The majority of adverse events were grade I/ II (80%) and hematologic toxicity was minimal. During the course of treatment, we noted resolution of thrombocytopenia or anemia. (See Figure) A total of 81 cycles of treatment were administered and only one red cell transfusion and no platelet transfusions were required. Serum immunoglobulins decreased with therapy and a low threshold was used to initiate intravenous gammaglobulin for those patients with experiencing recurrent infections. Percent of CD4 T cell counts increased significantly from median 2% (+/-4% 95% CI) to 32% (+/- 8%) (Student t-test p < 0.0001). All patients had a CD4 count of greater than 200 cells/µl (median 848 cells/ul) two months after the completion of treatment.

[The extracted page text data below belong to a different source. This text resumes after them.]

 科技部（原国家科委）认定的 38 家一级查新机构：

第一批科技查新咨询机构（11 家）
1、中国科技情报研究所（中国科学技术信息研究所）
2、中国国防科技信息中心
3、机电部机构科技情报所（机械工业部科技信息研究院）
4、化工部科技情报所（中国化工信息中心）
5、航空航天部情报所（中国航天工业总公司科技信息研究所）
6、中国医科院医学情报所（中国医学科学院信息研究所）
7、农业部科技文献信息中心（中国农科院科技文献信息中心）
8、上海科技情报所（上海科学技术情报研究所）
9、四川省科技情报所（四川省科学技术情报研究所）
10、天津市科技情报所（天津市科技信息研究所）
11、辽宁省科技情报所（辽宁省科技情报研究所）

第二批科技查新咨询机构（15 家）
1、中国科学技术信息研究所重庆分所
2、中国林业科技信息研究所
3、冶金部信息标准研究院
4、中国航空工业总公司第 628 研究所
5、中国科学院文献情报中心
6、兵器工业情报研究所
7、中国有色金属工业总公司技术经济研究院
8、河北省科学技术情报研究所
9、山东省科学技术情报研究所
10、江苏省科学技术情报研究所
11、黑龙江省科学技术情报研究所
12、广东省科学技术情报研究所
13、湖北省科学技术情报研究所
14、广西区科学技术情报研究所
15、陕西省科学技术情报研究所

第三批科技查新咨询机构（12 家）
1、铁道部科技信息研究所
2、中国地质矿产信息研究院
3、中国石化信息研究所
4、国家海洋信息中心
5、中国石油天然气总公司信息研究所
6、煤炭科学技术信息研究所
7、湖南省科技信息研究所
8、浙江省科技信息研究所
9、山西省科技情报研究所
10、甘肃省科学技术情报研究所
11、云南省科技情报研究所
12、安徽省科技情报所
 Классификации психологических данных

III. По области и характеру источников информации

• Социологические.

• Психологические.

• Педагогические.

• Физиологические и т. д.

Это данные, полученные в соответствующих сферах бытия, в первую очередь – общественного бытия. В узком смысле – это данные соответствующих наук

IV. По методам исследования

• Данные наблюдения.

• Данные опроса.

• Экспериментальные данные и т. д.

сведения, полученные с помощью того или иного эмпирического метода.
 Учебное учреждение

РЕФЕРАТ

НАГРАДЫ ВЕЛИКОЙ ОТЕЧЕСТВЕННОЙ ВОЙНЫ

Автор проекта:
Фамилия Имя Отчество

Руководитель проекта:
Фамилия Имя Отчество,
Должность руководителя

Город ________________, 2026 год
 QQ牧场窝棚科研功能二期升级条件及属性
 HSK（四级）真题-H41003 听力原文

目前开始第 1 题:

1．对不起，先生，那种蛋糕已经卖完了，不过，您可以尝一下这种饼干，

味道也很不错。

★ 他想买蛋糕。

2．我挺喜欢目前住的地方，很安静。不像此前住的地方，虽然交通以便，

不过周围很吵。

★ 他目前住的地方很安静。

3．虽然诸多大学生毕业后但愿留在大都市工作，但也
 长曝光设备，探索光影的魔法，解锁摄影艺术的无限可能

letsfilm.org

Six patients received consolidation with alemtuzumab at least 4 months following initial therapy and 83% of these patients became MRD negative. The CR and MRD negative CR rate following HDMP and Rituximab with 6 patients receiving consolidation were 43% and 25% respectively. With over three years of follow-up (36.3 mo) median PFS and time to requiring additional therapy have not been reached and OS is 96%. Achieving a MRD negative response was associated with significantly prolonged PFS and time to requiring additional therapy over all other responses (log-rank test p= 0.036 and 0.016 respectively).
In summary, the combination of HDMP and rituximab is an effective non-myelotoxic treatment regimen for patients with CLL. Treatment was well tolerated, notably in elderly patients and those with baseline cytopenias making this regimen an effective and safe alternative for frontline therapy.